=== What you need to do ===
Write out all of the lines below, exactly and completely.

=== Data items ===
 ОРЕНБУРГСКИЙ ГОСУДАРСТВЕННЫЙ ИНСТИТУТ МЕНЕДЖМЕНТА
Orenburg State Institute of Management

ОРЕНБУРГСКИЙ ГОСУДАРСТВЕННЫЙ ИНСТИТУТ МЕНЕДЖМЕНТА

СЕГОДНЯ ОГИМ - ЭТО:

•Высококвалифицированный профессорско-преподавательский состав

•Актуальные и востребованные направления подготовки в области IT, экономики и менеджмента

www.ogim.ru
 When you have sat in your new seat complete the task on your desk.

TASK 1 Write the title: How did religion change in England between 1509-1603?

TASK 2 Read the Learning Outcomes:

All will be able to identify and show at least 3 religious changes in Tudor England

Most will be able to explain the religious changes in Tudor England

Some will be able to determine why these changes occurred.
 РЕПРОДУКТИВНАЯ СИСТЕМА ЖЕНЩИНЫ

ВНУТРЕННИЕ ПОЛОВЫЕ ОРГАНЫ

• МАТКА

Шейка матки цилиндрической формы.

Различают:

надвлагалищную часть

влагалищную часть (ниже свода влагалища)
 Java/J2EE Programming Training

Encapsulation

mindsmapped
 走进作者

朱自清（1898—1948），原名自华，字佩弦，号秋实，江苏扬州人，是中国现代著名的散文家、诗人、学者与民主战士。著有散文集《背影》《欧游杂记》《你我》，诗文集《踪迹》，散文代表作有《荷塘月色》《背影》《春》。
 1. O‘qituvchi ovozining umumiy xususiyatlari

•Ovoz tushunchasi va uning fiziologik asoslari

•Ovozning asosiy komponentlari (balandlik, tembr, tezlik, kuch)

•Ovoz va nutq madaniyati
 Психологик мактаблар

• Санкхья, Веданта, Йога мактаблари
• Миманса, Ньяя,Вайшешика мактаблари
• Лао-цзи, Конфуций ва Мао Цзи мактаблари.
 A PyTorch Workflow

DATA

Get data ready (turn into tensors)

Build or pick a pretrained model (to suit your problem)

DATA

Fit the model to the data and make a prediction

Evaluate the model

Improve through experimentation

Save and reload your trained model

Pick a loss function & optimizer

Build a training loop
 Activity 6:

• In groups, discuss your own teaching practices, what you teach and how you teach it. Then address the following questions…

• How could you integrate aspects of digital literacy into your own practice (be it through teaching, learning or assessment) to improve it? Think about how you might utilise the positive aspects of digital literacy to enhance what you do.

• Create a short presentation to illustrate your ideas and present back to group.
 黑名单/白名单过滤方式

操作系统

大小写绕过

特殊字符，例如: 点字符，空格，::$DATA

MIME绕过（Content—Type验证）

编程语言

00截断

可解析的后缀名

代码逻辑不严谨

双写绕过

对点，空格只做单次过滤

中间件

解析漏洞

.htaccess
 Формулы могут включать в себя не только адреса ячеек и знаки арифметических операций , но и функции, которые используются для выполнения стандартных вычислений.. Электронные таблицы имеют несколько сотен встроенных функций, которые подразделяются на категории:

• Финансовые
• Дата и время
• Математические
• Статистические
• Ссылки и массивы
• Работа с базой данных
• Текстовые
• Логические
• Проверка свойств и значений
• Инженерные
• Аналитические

=== Written response ===
 ОРЕНБУРГСКИЙ ГОСУДАРСТВЕННЫЙ ИНСТИТУТ МЕНЕДЖМЕНТА
Orenburg State Institute of Management

ОРЕНБУРГСКИЙ ГОСУДАРСТВЕННЫЙ ИНСТИТУТ МЕНЕДЖМЕНТА

СЕГОДНЯ ОГИМ - ЭТО:

•Высококвалифицированный профессорско-преподавательский состав

•Актуальные и востребованные направления подготовки в области IT, экономики и менеджмента

www.ogim.ru
 When you have sat in your new seat complete the task on your desk.

TASK 1 Write the title: How did religion change in England between 1509-1603?

TASK 2 Read the Learning Outcomes:

All will be able to identify and show at least 3 religious changes in Tudor England

Most will be able to explain the religious changes in Tudor England

Some will be able to determine why these changes occurred.
 РЕПРОДУКТИВНАЯ СИСТЕМА ЖЕНЩИНЫ

ВНУТРЕННИЕ ПОЛОВЫЕ ОРГАНЫ

• МАТКА

Шейка матки цилиндрической формы.

Различают:

надвлагалищную часть

влагалищную часть (ниже свода влагалища)
 Java/J2EE Programming Training

Encapsulation

mindsmapped
 走进作者

朱自清（1898—1948），原名自华，字佩弦，号秋实，江苏扬州人，是中国现代著名的散文家、诗人、学者与民主战士。著有散文集《背影》《欧游杂记》《你我》，诗文集《踪迹》，散文代表作有《荷塘月色》《背影》《春》。
 1. O‘qituvchi ovozining umumiy xususiyatlari

•Ovoz tushunchasi va uning fiziologik asoslari

•Ovozning asosiy komponentlari (balandlik, tembr, tezlik, kuch)

•Ovoz va nutq madaniyati
 Психологик мактаблар

• Санкхья, Веданта, Йога мактаблари
• Миманса, Ньяя,Вайшешика мактаблари
• Лао-цзи, Конфуций ва Мао Цзи мактаблари.
 A PyTorch Workflow

DATA

Get data ready (turn into tensors)

Build or pick a pretrained model (to suit your problem)

DATA

Fit the model to the data and make a prediction

Evaluate the model

Improve through experimentation

Save and reload your trained model

Pick a loss function & optimizer

Build a training loop
 Activity 6:

• In groups, discuss your own teaching practices, what you teach and how you teach it. Then address the following questions…

• How could you integrate aspects of digital literacy into your own practice (be it through teaching, learning or assessment) to improve it? Think about how you might utilise the positive aspects of digital literacy to enhance what you do.

• Create a short presentation to illustrate your ideas and present back to group.
 黑名单/白名单过滤方式

操作系统

大小写绕过

特殊字符，例如: 点字符，空格，::$DATA

MIME绕过（Content—Type验证）

编程语言

00截断

可解析的后缀名

代码逻辑不严谨

双写绕过

对点，空格只做单次过滤

中间件

解析漏洞

.htaccess
 Формулы могут включать в себя не только адреса ячеек и знаки арифметических операций , но и функции, которые используются для выполнения стандартных вычислений.. Электронные таблицы имеют несколько сотен встроенных функций, которые подразделяются на категории:

• Финансовые
• Дата и время
• Математические
• Статистические
• Ссылки и массивы
• Работа с базой данных
• Текстовые
• Логические
• Проверка свойств и значений
• Инженерные
• Аналитические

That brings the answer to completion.